Contrary to the notion that COVID-19 has less death rate compared with influenza, WHO says about 3.4% of reported COVID-19 cases have died globally compared with generally far fewer than 1% of those infected with influenza.
Contrary to the general notion that coronavirus disease (COVID-19) has less death rate compared with influenza (commonly called as seasonal flu), globally, COVID-19 has caused more than three times the number of deaths in reported cases than influenza. Across the world, about 3.4% of reported COVID-19 cases have died compared with generally “far fewer than 1% of those infected” with influenza, WHO Director-General Tedros Adhanom Ghebreyesus said during a press briefing on March 3.
As on March 4 (10.15 am), the number of confirmed cases globally is 93,136 and deaths at 3,198. The total number of cases reported from mainland China is 80,151 and deaths at 2,943. With 4,812 cases (28 deaths), the case load in South Korea is the highest outside China. At 79, Italy has reported the most number of deaths outside China, and is closely followed by Iran with 77 deaths.
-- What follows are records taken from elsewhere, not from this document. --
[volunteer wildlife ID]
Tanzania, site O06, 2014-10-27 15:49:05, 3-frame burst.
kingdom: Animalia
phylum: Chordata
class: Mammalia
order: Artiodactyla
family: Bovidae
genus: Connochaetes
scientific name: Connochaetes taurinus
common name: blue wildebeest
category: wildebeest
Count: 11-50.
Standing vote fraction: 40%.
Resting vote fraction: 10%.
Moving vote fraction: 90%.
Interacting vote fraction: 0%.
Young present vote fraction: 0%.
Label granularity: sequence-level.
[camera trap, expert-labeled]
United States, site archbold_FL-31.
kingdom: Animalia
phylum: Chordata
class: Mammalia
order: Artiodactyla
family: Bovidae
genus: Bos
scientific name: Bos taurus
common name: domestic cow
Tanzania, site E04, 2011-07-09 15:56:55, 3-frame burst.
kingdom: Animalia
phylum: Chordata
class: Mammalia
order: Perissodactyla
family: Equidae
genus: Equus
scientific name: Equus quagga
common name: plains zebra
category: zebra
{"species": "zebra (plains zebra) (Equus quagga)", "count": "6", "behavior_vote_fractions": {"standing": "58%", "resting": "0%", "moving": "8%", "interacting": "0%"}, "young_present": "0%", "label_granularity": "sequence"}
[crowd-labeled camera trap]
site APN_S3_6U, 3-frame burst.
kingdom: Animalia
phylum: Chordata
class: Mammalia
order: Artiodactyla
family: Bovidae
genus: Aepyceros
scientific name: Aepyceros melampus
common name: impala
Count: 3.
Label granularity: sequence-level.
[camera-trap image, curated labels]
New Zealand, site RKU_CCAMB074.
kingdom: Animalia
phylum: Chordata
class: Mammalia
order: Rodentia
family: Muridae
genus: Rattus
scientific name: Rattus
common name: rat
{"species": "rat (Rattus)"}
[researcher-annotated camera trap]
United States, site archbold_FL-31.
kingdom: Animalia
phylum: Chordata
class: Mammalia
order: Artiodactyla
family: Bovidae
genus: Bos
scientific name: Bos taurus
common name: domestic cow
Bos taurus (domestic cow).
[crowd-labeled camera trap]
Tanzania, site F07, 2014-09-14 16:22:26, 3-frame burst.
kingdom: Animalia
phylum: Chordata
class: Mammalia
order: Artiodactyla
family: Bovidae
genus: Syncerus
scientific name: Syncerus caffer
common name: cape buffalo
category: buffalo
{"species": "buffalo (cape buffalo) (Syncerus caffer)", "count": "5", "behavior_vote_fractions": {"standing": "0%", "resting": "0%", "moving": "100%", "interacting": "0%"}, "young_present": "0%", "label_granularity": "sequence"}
The reason why COVID-19 causes more deaths compared with influenza is because COVID-19 “causes more severe disease than seasonal influenza”, the WHO Chief said. Also, due to its recurrence every year, people have built some level of immunity against seasonal influenza, which is not the case with the novel SARS-CoV-2 virus and hence more people are susceptible to SARS-CoV-2 infection.
In the case of China, as on February 20, the case fatality ratio (ratio of deaths from a disease to the total number of diagnosed cases) was 3.8% — 2,114 deaths in 55,924 confirmed cases. The case fatality ratio was high for Wuhan (5.8%) and low for the rest of mainland China (0.7%).
In China, the mortality varied in people based on age and underlying conditions. The highest mortality of 21.9% was seen among people over 80 years of age, while among retired patients but less than 80 years the mortality was 8.9%. Patients who did not have any underlying conditions were less likely to die (1.4%) than people with comorbid conditions – cardiovascular disease (13.2%), diabetes (9.2%), hypertension (8.4%), chronic respiratory disease (8%) and cancer (7.6%).
The WHO Chief underlined that transmissibility of SARS-CoV-2 virus that causes COVID-19 is less compared with influenza though both SARS-CoV-2 and influenza spread through small fluid droplets when an infected person coughs or sneezes. While people infected with influenza but not yet sick are major drivers of transmission, that does not appear to be the case for COVID-19.
“Evidence from China is that only 1% of reported cases do not have symptoms, and most of those cases develop symptoms within two days,” the WHO Chief said.